#### [Exercise requirements]
Leaving out pictures, output exactly the lines below from the one that has "BLUSH BLACK RED" through the one that has "Даниил Хмеловский", and nothing else.

Records excerpted from a collection:
⟨

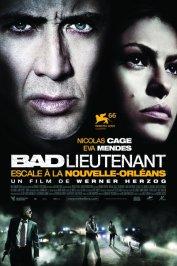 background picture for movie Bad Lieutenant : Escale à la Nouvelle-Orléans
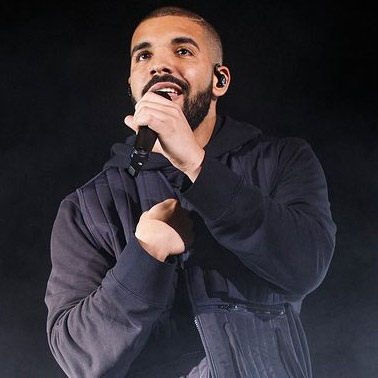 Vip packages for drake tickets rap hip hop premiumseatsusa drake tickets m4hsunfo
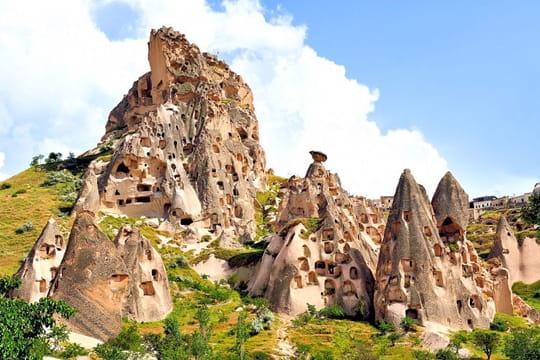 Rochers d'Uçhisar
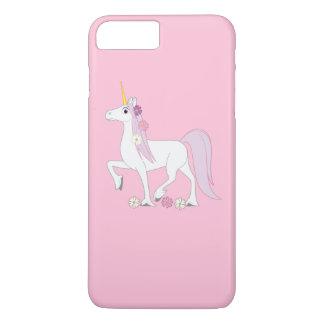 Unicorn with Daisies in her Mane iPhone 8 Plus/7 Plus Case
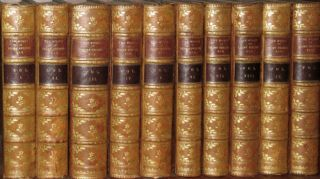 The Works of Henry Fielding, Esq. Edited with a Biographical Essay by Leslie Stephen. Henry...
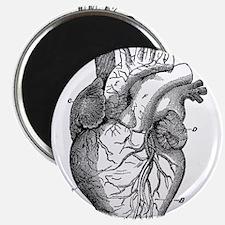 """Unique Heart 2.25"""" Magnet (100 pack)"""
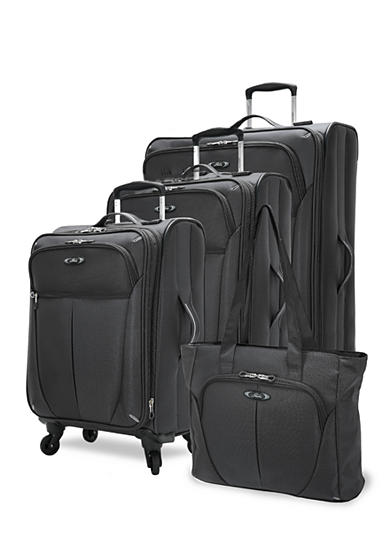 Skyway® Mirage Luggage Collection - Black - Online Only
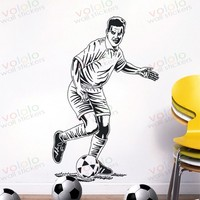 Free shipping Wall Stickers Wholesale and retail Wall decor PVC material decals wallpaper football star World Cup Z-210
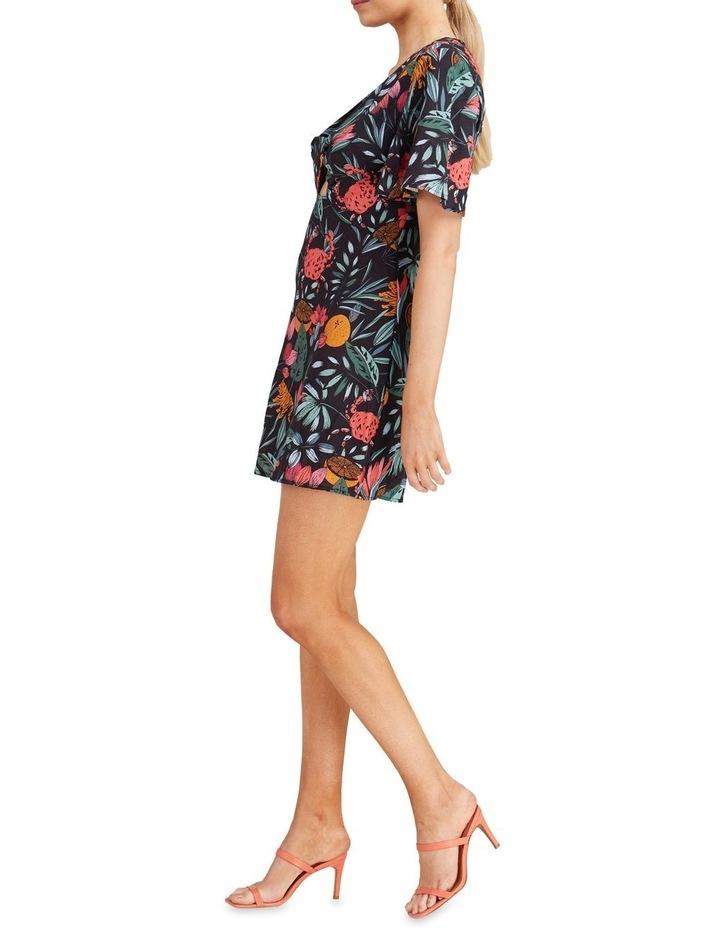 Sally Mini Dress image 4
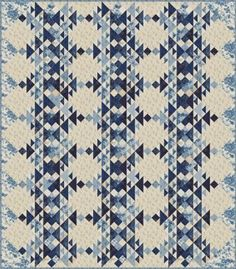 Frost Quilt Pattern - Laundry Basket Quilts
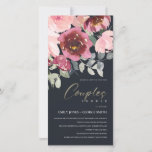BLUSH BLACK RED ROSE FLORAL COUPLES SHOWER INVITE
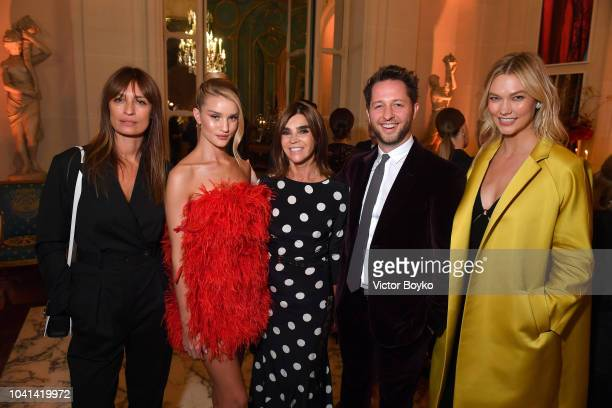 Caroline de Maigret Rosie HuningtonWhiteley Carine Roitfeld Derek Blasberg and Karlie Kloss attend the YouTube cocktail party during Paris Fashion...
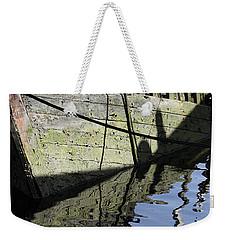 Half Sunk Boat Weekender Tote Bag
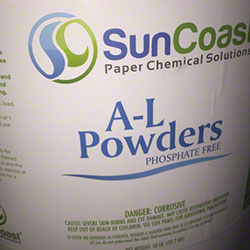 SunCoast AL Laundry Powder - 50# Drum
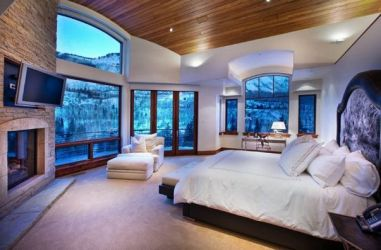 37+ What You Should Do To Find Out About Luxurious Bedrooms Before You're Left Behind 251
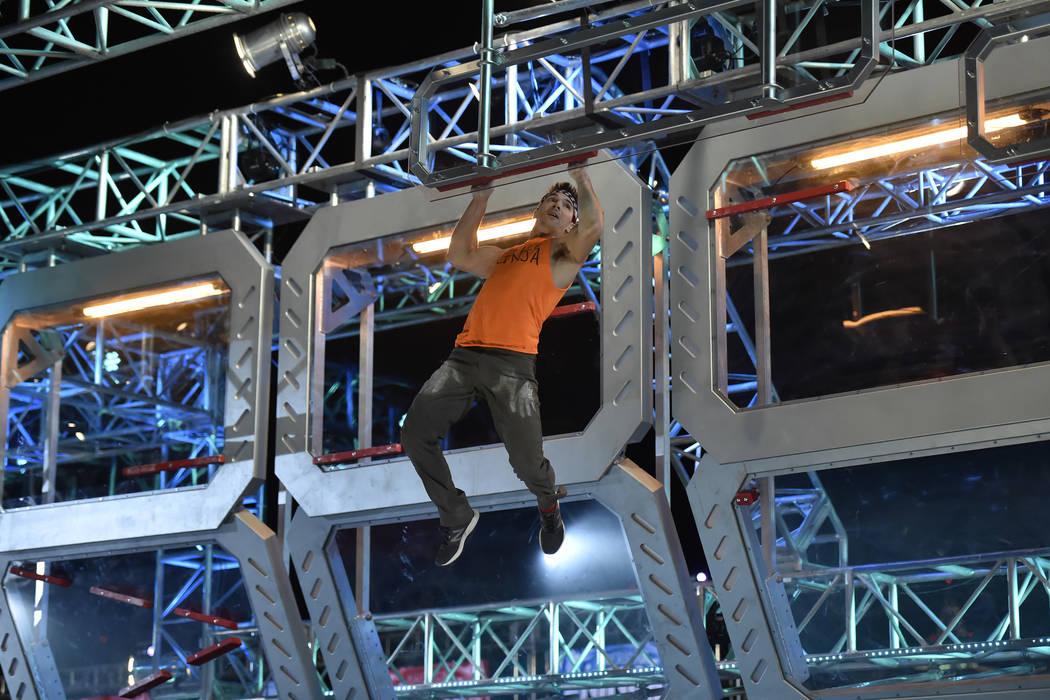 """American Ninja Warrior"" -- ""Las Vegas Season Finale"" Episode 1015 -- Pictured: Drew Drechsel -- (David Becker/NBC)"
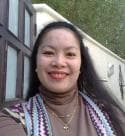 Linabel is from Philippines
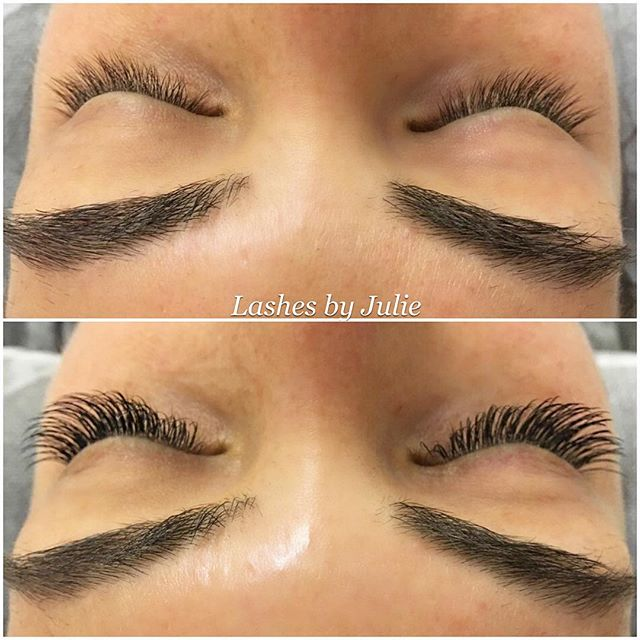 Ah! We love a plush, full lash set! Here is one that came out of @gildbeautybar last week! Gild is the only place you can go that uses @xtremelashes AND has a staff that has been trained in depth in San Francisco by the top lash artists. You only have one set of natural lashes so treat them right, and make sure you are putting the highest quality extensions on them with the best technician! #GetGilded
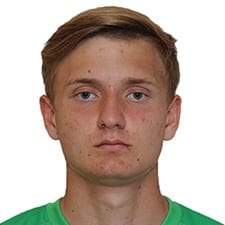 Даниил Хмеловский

⟩
⟨

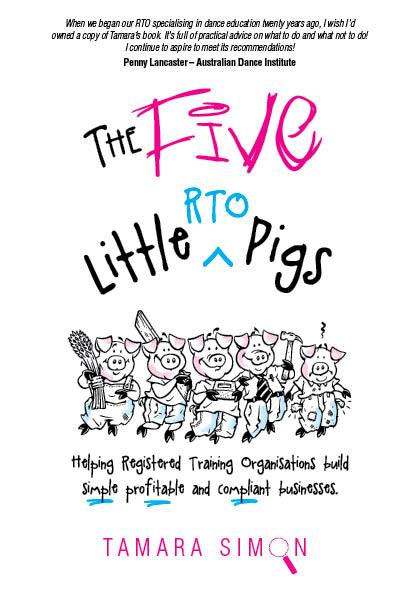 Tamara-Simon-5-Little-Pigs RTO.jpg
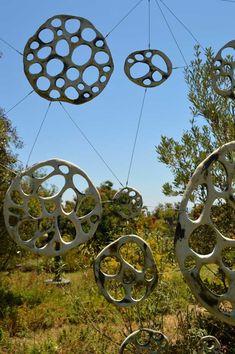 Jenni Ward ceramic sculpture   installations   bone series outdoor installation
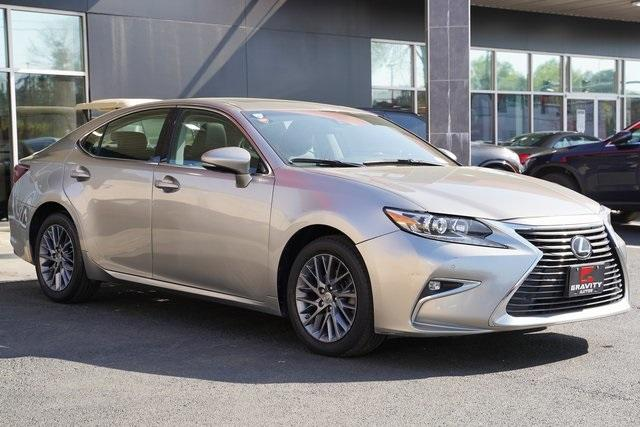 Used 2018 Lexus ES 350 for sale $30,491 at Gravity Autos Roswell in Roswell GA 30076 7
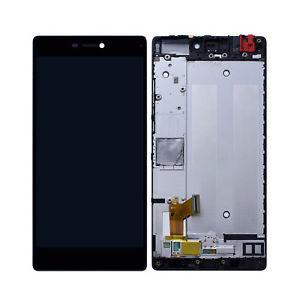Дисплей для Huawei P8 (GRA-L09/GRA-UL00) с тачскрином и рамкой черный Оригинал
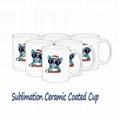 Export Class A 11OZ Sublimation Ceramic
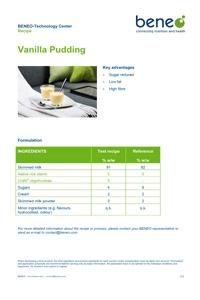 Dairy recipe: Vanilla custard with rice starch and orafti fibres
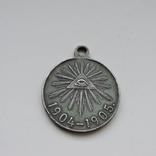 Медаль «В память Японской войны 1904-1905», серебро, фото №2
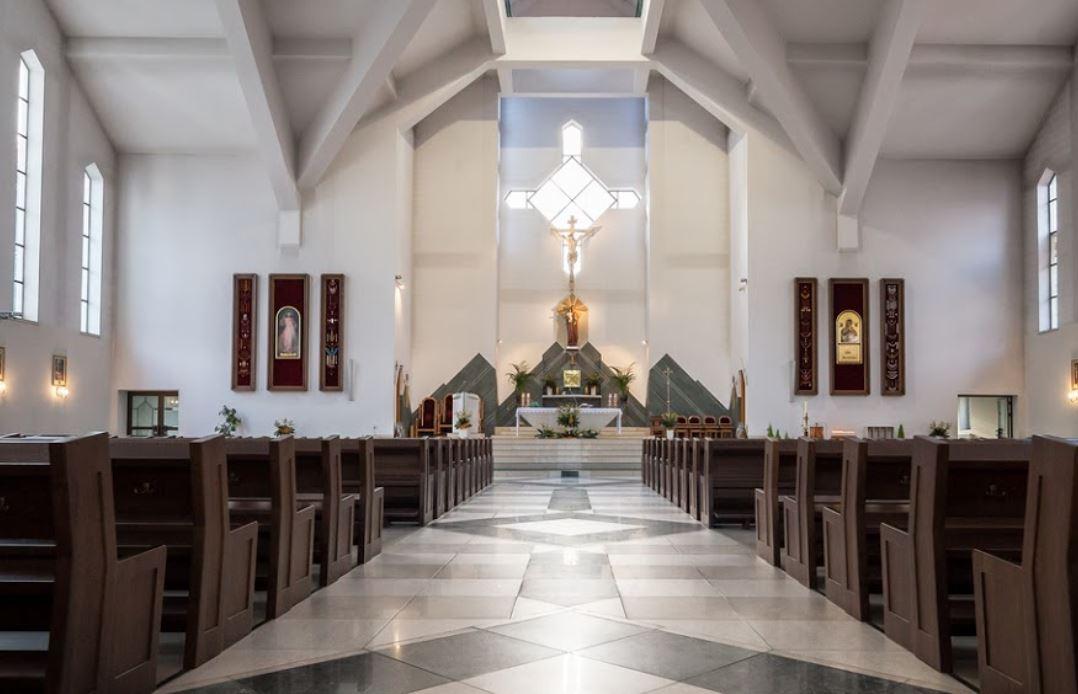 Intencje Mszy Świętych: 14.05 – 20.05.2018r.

⟩

#### [Exercise output]
BLUSH BLACK RED ROSE FLORAL COUPLES SHOWER INVITE
 Caroline de Maigret Rosie HuningtonWhiteley Carine Roitfeld Derek Blasberg and Karlie Kloss attend the YouTube cocktail party during Paris Fashion...
 Half Sunk Boat Weekender Tote Bag
 SunCoast AL Laundry Powder - 50# Drum
 37+ What You Should Do To Find Out About Luxurious Bedrooms Before You're Left Behind 251
 """American Ninja Warrior"" -- ""Las Vegas Season Finale"" Episode 1015 -- Pictured: Drew Drechsel -- (David Becker/NBC)"
 Linabel is from Philippines
 Ah! We love a plush, full lash set! Here is one that came out of @gildbeautybar last week! Gild is the only place you can go that uses @xtremelashes AND has a staff that has been trained in depth in San Francisco by the top lash artists. You only have one set of natural lashes so treat them right, and make sure you are putting the highest quality extensions on them with the best technician! #GetGilded
 Даниил Хмеловский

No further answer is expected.